## Task requirements
A. In the writing practice piece, whose journal method does Rohr discuss?
B. Write out the portion of the writing practice piece that opens with the words containing "It occurred to" and closes with "in book group.".

## Selected extract
=== Section Start ===
Writing Practice

From Richard Rohr’s daily meditation:  “I learned that if the quiet space, the questions themselves, and blank pages had not been put in front of me, I may never have known what was lying within me.”

It occurred to me that the times of blankness, which I find very uncomfortable, may be trying to get me to look at my inner process.  So I thought I would try writing to get in touch with a deeper part of me.  Paula was at the talk by Marcelle Martin, who wrote the book on Quaker Spirituality that we discussed in book group.

This is what I wrote on Wednesday, May 29

Rohr talks about Ira Progoff’s journal method, and how writing in certain ways can bring forth things you didn’t know you knew.  Paula said last night: “What does your tender heart say now?”
=== Section End ===
## Dataset entries
=== Section Start ===
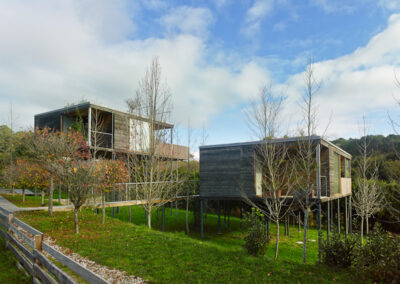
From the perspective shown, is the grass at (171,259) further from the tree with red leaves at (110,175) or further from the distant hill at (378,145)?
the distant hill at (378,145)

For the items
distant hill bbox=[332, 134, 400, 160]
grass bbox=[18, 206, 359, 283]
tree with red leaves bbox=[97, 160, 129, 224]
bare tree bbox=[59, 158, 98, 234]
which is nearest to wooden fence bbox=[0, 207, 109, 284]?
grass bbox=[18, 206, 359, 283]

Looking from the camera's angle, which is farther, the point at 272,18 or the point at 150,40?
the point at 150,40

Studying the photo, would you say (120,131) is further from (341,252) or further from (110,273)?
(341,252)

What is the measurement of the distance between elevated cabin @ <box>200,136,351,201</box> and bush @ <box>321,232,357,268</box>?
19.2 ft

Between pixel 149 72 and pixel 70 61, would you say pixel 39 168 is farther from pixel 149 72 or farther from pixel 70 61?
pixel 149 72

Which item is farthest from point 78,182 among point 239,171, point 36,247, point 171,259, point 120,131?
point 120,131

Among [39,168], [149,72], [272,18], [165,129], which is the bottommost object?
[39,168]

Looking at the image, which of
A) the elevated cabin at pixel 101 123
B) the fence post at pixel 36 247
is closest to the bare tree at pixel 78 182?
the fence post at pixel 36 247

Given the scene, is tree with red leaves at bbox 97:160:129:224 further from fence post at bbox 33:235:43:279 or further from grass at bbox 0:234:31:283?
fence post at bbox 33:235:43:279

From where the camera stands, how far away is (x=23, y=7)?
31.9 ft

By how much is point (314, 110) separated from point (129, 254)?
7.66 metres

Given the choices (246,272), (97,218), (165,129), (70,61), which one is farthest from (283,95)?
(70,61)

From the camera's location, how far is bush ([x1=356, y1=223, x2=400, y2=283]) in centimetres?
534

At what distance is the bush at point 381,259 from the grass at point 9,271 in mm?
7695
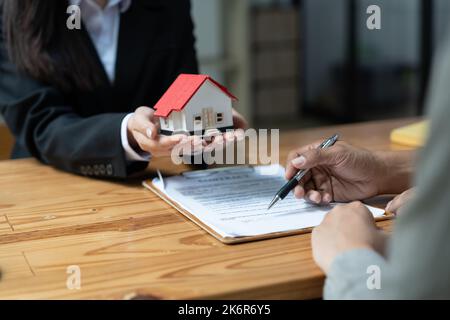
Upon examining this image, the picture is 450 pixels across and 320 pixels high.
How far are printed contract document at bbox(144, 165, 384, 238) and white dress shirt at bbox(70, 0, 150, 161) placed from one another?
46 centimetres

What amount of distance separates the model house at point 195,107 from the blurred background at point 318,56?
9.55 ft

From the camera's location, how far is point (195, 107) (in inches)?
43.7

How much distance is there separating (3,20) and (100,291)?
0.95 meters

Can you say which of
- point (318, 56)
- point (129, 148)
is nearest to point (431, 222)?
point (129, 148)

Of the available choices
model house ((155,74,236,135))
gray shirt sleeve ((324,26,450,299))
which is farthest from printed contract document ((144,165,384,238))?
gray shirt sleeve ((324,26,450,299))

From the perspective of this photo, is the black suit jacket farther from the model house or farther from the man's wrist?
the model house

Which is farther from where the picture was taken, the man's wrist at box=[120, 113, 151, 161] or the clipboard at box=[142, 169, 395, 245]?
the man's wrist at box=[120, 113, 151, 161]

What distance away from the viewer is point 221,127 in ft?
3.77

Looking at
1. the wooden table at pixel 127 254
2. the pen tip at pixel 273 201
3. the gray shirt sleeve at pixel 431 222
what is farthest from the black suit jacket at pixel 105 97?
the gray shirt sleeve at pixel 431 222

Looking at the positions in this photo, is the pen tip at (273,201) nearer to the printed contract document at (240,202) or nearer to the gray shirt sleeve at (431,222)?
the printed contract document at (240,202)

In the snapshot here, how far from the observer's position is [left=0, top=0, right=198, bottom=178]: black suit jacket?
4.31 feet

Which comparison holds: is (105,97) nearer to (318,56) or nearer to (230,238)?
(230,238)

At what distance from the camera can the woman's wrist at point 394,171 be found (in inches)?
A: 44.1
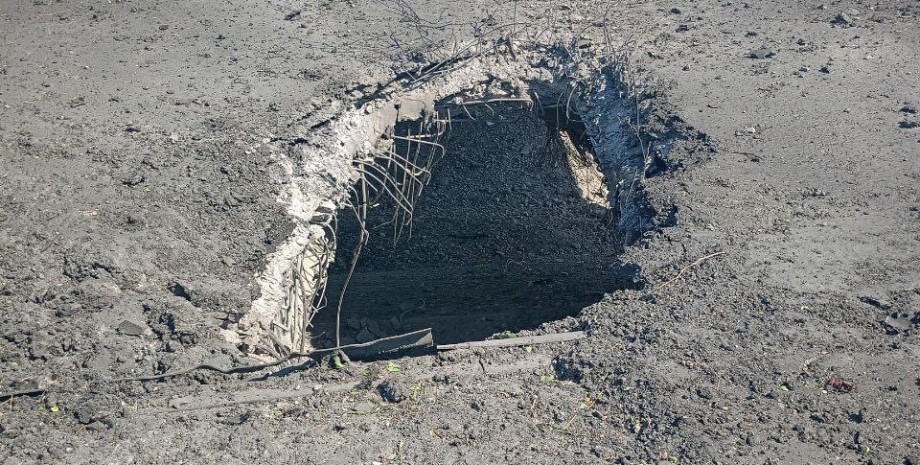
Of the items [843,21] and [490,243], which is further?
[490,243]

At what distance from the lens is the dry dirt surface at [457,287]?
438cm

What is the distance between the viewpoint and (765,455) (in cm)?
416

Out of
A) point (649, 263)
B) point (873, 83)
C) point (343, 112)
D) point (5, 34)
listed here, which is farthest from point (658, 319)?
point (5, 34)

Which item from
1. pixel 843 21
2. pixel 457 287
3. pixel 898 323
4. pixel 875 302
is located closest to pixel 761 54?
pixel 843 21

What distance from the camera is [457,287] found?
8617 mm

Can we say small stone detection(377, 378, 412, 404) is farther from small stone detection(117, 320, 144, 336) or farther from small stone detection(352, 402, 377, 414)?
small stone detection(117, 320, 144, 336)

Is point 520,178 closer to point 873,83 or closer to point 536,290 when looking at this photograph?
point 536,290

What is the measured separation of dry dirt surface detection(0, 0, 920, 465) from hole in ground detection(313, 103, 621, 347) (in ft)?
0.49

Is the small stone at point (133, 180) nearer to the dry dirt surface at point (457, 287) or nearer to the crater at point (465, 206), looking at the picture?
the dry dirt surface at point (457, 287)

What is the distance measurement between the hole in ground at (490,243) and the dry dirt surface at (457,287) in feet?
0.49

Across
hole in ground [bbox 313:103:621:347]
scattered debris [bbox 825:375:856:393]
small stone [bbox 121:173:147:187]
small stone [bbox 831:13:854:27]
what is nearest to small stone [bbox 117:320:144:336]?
=== Section End ===
## Answers in order
A. Ira Progoff's journal method.

B.
It occurred to me that the times of blankness, which I find very uncomfortable, may be trying to get me to look at my inner process.  So I thought I would try writing to get in touch with a deeper part of me.  Paula was at the talk by Marcelle Martin, who wrote the book on Quaker Spirituality that we discussed in book group.